● Text extract:
* Start *
Knowing about assignments in advance

In college, usually at the beginning of the semester, you'll get a syllabus in each of your classes that has basically all the assignments you'll need to complete over the course of the semester up until the final exam (at least in my experience). One of the tricks that may help with maintaining academic integrity is making yourself known about upcoming assignments WAY before they are due. Even if you don't complete these assignments in advance, which I never really do because I'm a procrastinator, just to know that certain important projects or tests are coming up is a good way to avoid cheating on homework and exams because they were sprung on you too "last-minute." Spreadsheets are a good method for organizing each of your assignments into a master doc that will help you stay ahead of the game throughout the semester. Work with friends in your classes to make and use organization tools like a spreadsheet so that it takes the pressure off of you as an individual... which leads me to my next point. 

Use group work wisely!
* End *
● Goals:
a - List every kind of graded schoolwork that the text on planning for assignments mentions by name.
b - In the text on planning for assignments, what method is recommended for organizing each assignment into a master doc?
The data that comes next is separate material and has no connection to the text on planning for assignments.

● Extracted entries:
* Start *
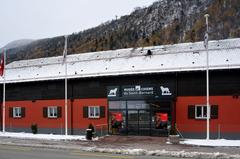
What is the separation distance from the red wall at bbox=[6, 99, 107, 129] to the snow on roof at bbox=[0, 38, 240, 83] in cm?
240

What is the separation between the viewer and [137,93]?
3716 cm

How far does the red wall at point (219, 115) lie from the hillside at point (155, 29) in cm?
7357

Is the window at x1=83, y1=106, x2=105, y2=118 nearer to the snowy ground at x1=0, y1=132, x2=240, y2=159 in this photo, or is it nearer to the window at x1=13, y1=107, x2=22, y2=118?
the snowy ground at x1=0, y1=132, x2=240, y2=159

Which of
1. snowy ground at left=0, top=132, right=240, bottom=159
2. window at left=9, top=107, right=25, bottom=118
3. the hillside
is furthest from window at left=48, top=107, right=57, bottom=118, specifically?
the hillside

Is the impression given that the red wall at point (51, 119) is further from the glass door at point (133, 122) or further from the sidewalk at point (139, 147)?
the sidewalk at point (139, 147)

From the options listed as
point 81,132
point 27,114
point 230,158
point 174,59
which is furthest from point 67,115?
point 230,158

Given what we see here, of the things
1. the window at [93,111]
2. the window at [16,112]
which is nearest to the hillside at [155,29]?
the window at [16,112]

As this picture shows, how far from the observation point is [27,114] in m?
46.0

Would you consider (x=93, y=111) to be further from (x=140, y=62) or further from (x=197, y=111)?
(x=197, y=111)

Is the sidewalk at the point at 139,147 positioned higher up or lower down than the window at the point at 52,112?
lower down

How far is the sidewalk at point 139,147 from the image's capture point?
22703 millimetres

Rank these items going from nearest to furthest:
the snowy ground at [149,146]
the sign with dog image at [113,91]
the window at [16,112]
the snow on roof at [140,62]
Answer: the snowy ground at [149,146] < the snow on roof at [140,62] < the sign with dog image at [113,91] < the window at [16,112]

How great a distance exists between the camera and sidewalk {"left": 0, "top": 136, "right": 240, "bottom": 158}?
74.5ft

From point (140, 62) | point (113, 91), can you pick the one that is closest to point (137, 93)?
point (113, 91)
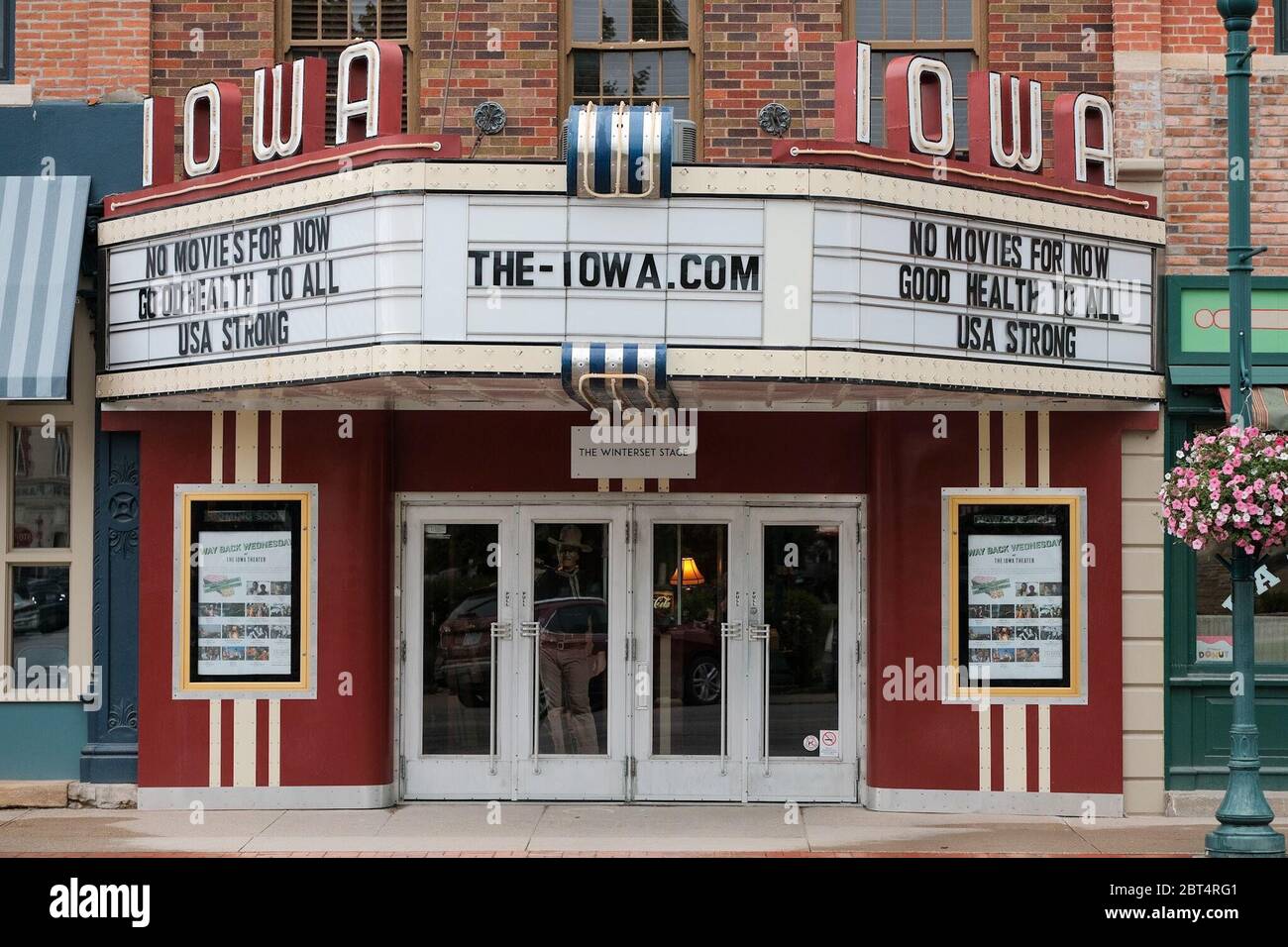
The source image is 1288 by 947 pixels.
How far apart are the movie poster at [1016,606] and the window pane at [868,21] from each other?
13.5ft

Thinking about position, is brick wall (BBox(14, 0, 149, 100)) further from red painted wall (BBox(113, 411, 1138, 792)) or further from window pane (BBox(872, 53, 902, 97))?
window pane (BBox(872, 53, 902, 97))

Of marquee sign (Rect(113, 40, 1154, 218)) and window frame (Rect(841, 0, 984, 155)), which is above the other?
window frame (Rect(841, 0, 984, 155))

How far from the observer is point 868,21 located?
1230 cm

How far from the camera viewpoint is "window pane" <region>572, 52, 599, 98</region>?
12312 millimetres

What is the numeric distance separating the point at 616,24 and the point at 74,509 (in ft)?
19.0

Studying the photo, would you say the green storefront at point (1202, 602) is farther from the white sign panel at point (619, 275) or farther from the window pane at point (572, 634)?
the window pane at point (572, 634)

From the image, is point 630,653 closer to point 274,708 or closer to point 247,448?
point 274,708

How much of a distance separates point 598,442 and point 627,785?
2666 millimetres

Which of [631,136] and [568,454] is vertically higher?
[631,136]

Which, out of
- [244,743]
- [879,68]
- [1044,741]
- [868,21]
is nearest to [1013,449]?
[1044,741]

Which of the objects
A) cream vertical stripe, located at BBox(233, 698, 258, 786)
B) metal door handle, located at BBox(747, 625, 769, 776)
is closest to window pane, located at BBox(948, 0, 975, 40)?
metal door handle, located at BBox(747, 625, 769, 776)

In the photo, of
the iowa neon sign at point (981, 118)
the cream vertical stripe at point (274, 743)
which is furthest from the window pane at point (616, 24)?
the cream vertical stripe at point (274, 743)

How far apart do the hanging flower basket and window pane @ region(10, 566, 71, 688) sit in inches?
* End *
* Start *
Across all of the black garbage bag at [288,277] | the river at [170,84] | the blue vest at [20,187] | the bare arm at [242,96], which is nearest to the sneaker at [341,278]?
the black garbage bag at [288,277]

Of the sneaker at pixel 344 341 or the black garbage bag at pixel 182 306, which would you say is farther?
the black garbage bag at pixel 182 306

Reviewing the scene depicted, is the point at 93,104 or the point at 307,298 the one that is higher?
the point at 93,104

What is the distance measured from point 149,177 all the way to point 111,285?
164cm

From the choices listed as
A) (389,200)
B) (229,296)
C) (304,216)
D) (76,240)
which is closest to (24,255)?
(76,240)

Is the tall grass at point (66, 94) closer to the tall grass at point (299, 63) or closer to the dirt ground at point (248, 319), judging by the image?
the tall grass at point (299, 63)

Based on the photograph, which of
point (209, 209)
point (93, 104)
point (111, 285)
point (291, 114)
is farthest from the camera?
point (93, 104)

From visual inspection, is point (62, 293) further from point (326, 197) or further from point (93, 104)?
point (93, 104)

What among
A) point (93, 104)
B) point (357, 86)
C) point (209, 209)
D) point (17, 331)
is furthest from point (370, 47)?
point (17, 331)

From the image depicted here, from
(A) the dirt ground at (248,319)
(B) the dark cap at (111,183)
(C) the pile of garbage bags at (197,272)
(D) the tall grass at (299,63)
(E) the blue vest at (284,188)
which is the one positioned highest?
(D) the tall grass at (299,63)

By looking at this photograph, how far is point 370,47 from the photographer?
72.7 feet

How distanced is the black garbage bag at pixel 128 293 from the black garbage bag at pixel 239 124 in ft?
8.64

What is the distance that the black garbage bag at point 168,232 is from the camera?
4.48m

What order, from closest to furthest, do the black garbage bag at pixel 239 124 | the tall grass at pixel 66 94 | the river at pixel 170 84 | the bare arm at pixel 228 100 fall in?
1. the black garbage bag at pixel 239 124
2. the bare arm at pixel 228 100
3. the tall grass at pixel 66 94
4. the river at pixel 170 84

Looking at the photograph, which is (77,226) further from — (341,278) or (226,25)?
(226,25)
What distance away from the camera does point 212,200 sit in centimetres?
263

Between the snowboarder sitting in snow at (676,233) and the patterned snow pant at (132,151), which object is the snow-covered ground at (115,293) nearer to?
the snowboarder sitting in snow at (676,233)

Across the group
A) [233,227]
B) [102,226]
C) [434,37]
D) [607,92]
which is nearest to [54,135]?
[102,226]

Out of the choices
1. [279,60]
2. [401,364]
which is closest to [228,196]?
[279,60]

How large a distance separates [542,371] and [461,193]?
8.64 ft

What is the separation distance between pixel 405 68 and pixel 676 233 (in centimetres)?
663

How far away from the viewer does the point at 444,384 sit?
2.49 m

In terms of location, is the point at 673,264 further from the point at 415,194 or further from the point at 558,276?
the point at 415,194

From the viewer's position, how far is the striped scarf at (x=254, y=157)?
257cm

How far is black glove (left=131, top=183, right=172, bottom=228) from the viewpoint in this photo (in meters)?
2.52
* End *
● Answers provided:
a - final exam, projects, tests, homework, exams

b - Spreadsheets.